DOCUMENT SEGMENT:
Too many people think because they do one style of martial arts are an expert on all other styles and of course they are all experts on MMA because 'like it's on telly innit.'


----------



## Brian R. VanCise (May 21, 2017)

I am really lucky in that my youngest son and my wife love to watch mma.  Both have trained with me so they are knowledgeable and understand not only the rules but also the movement.  My youngest doesn't care what organization is having an event he is interested.  Some of the absolute best mma fights we have ever seen have been on organizations other than the UFC.  There is so much talent out there now as this sport has grown so big and will continue to grow.  While the UFC may be the biggest organization it is certainly not the only event to watch for great mma!


----------



## Headhunter (May 21, 2017)

Brian R. VanCise said:


> I am really lucky in that my youngest son and my wife love to watch mma.  Both have trained with me so they are knowledgeable and understand not only the rules but also the movement.  My youngest doesn't care what organization is having an event he is interested.  Some of the absolute best mma fights we have ever seen have been on organizations other than the UFC.  There is so much talent out there now as this sport has grown so big and will continue to grow.  While the UFC may be the biggest organization it is certainly not the only event to watch for great mma!


Thing is even if some fighters aren't the best skilled doesn't mean they can't put on entertaining fights. Not everyone can be Jon jones but they all show the guts to get in the cage and fight that deserves respect. For example there was a guy at the weekend with a 14-14 record so not the best but he still fought his heart out in his fight despite losing so respect for it. That's what every fighter deserves


----------



## Martial D (May 21, 2017)

Tez3 said:


> So, would you walk into a pub or bar and start mouthing off insults about people you don't know to people who don't know you? This is a friendly place to discuss martial arts, not a certain site that likes to take, shall we say a more 'proactive' role when discussing martial arts which frequently spills into insults and arguments. You came on spouting off about fighters, who may or may not be extremely good, the fact that they even get into the cage/ring to fight means they are owed a certain amount of respect. Fighting competitively isn't easy, I've seen many bottle it or not even try so you calling fighters 'bums' is extremely silly. That you feel your 'points' aren't answered is because you come on here being combative and rude, why should anyone answer you as if you were a civilised poster?

RECORDED DATA:
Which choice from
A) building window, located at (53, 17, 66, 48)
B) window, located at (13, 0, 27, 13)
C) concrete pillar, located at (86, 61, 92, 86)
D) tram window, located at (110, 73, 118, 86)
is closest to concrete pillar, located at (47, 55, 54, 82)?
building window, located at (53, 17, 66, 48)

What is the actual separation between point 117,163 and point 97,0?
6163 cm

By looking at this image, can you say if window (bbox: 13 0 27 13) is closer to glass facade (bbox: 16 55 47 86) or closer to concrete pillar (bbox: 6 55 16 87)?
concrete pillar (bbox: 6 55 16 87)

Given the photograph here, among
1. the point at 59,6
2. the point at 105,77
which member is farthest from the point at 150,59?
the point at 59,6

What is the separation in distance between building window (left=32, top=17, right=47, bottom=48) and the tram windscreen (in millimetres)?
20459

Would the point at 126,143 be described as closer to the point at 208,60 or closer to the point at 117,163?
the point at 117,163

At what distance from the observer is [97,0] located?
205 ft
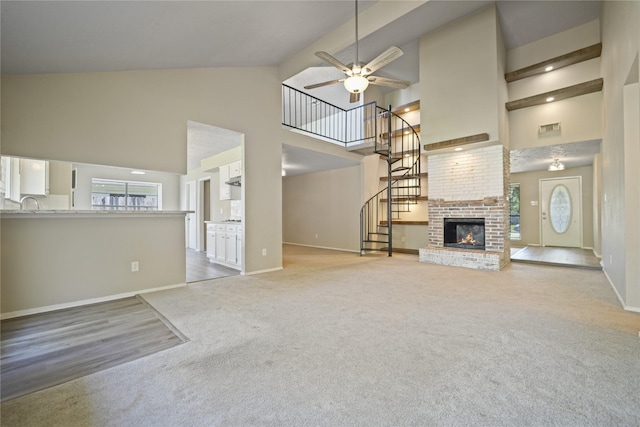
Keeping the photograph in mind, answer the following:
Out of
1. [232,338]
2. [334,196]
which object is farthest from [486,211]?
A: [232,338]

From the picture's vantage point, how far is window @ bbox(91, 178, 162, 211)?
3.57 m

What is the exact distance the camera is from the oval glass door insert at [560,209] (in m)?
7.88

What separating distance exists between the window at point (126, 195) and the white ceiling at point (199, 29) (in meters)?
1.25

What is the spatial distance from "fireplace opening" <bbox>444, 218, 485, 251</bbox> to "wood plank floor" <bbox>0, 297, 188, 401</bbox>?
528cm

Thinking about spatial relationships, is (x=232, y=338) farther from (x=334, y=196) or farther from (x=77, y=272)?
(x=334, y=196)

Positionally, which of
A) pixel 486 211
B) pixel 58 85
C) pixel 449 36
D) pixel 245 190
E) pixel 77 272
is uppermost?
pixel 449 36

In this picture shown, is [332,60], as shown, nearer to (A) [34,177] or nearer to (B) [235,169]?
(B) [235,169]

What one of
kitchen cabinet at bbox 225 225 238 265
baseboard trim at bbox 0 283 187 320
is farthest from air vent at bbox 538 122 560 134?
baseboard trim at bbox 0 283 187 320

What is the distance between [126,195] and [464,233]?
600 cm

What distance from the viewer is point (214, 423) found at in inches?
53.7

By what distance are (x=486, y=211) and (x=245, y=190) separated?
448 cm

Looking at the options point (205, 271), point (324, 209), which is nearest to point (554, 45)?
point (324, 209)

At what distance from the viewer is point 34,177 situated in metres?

EXERCISE:
In the martial arts thread, rewrite everything from "Too many people" down to "VanCise (May 21, 2017)", substituting "television" for "telly".

ANSWER TO THE EXERCISE:
Too many people think because they do one style of martial arts are an expert on all other styles and of course they are all experts on MMA because 'like it's on television innit.'


----------



## Brian R. VanCise (May 21, 2017)